South Asia to become major contributor to global workforce
ISLAMABAD, Sept 23: South Asia will become the largest contributor to global workforce over the next two decades, and eight countries including Pakistan would have to explore adding between 1 and 1.2 million additional jobs every month for the next twenty years, emphasises a new World Bank report published on Friday.
The creation of additional jobs by Afghanistan, Bangladesh, Bhutan, India, Maldives, Nepal, Pakistan and Sri Lanka will be equivalent to about 40 per cent of the increase in the global labour force, according to the report titled “More and Better Jobs in South Asia”.
The report says that South Asia has seen an accelerated job growth and a substantial decrease in poverty over the past three decades, and more and better jobs are needed to sustain growth and reduce poverty.
“The key asset for South Asia is its people.
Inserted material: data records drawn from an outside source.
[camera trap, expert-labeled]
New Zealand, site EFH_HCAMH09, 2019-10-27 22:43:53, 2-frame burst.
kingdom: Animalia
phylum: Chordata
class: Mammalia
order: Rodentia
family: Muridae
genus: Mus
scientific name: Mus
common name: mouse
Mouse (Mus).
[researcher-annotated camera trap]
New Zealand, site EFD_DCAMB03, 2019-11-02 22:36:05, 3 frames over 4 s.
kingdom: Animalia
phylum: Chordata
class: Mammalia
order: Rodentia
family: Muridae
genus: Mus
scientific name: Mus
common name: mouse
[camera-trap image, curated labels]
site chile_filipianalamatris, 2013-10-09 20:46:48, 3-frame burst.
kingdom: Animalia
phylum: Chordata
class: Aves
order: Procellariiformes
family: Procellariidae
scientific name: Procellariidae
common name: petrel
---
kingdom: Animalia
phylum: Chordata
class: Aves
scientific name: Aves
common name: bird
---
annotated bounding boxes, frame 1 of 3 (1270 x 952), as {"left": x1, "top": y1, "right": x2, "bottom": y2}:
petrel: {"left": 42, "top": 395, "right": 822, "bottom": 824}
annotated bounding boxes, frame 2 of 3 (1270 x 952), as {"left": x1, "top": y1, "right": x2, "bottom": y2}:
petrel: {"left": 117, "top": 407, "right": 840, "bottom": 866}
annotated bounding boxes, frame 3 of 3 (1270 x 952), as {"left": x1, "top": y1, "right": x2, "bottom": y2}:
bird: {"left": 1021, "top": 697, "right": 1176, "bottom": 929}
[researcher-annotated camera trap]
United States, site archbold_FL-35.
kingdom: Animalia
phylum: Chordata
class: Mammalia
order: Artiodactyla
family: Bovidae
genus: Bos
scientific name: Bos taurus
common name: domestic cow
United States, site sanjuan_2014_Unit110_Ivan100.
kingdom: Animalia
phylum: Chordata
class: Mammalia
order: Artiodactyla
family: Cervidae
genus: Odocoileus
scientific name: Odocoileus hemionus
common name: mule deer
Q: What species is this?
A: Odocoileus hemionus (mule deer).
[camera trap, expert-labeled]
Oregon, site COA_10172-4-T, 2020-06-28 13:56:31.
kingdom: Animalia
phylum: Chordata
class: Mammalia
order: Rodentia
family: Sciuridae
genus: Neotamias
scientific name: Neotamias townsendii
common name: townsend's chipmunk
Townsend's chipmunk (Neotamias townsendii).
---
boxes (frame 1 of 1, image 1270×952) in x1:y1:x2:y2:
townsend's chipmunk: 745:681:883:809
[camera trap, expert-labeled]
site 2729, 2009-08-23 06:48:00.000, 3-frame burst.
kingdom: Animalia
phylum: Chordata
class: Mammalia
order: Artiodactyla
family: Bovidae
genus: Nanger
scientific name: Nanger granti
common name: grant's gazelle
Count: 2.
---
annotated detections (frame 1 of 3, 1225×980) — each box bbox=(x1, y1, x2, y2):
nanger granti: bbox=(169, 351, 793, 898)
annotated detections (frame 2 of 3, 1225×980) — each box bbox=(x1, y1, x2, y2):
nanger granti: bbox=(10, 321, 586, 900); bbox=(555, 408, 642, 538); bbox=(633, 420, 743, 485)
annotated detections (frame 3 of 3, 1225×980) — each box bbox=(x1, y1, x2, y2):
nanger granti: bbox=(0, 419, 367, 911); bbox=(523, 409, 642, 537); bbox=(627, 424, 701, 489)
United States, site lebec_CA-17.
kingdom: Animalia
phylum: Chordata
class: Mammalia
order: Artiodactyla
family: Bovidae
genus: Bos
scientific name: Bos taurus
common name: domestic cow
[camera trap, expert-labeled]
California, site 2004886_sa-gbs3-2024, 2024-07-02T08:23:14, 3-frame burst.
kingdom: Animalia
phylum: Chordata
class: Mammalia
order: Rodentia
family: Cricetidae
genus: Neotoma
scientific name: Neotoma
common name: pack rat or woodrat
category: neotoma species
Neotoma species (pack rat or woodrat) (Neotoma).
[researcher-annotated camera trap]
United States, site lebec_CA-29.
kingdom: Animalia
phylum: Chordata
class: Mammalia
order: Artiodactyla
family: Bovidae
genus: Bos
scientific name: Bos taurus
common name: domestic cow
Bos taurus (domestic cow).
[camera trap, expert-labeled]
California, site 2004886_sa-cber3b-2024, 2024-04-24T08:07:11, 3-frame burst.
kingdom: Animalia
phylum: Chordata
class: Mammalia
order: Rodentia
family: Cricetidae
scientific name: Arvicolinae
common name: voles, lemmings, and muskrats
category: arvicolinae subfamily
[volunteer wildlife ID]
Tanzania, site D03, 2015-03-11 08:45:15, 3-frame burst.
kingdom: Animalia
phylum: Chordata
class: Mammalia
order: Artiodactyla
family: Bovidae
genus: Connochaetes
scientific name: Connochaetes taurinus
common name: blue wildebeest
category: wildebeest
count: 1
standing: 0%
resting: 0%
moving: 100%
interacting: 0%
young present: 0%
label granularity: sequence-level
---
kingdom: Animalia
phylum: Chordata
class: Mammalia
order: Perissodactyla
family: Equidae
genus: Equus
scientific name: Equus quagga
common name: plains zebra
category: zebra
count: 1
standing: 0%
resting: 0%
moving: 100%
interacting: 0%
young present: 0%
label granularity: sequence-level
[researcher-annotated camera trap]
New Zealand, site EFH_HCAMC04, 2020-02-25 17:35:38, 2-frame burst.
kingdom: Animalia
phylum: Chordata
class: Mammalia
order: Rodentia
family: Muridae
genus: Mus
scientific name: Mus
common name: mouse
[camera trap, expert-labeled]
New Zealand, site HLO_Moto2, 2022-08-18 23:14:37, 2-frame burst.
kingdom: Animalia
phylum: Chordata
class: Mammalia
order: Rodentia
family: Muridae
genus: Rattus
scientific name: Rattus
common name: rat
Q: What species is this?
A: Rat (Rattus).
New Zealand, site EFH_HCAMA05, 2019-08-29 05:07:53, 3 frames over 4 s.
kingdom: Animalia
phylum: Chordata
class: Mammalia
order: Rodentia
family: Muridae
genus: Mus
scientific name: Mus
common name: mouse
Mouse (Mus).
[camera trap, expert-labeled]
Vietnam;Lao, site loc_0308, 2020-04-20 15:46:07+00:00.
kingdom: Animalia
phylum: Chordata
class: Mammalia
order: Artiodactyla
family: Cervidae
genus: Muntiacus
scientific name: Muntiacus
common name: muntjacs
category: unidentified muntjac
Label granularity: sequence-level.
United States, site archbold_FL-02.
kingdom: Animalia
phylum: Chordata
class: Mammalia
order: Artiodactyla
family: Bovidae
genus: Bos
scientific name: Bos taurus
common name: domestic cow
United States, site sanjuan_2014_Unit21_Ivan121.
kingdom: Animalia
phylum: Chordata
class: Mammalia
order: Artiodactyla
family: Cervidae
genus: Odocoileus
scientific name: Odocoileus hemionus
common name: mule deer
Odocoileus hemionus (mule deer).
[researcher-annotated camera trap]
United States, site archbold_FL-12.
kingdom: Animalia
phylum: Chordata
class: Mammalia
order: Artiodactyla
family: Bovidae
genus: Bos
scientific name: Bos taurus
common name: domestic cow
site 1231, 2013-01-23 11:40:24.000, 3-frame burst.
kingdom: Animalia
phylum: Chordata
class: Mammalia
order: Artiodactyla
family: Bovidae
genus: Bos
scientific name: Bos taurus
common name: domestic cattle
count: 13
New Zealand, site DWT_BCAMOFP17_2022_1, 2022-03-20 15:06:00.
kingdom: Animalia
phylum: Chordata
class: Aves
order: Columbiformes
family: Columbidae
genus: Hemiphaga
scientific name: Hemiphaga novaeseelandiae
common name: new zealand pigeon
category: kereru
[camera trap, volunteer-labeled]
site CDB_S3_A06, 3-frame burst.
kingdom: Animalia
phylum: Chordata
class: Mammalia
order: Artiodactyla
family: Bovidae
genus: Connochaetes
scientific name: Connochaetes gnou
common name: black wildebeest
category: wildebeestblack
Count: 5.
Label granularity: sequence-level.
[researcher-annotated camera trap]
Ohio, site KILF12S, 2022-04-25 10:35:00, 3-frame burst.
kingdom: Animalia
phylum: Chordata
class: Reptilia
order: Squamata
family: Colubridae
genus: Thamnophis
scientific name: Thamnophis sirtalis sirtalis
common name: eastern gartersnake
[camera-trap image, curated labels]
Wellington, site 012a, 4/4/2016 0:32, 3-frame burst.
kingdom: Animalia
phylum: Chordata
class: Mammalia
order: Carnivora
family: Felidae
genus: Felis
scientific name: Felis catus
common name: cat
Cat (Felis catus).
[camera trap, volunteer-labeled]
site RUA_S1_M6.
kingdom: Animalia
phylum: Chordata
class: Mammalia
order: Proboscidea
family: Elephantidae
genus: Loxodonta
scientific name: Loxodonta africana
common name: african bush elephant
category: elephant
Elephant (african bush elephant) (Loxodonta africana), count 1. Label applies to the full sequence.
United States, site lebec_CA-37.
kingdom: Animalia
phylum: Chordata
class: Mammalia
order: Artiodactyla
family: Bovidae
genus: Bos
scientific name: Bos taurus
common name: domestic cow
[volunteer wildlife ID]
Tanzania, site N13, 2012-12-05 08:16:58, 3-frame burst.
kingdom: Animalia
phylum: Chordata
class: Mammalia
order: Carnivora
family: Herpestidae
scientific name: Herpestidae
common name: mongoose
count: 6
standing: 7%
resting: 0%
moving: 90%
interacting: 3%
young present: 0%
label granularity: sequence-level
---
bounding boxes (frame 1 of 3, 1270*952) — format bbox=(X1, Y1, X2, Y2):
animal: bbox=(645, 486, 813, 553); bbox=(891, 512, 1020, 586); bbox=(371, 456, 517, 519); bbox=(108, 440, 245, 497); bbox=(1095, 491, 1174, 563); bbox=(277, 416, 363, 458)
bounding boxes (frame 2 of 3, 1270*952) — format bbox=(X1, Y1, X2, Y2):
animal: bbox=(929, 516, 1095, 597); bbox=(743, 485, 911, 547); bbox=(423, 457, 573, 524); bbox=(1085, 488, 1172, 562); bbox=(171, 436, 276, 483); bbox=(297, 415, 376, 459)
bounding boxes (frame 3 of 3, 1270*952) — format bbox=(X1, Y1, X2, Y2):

South Asia has a young population and the second lowest female participation rate in the labour force.
The demographic transition will result in more than 350 million people to enter the working age population over the next two decades,” said Isabel Guerrero, World Bank South Asia Vice President.
“Creating jobs for them will contribute to growth, equity, and peace in the region.”
The region created 800,000 jobs per month between 2,000 and 2010.
However, despite growth, the region is still home to the largest number of the world’s poor – a half billion people.
Since labour is the primary asset of the poor, having more and better jobs is the key employment challenge facing the region, says the report.
The report says that among the five large countries in the region, employment growth since 2000 was highest in Pakistan, followed by Nepal, Bangladesh, India and Sri Lanka.
Total employment in South Asia excluding Afghanistan and Bhutan rose from 473 million in 2000 to 568 million in 2010, creating an average of just under 800,000 new jobs a month, the report says.
Nearly a third of workers in India and a fifth of workers in Bangladesh and Pakistan are casual labourers.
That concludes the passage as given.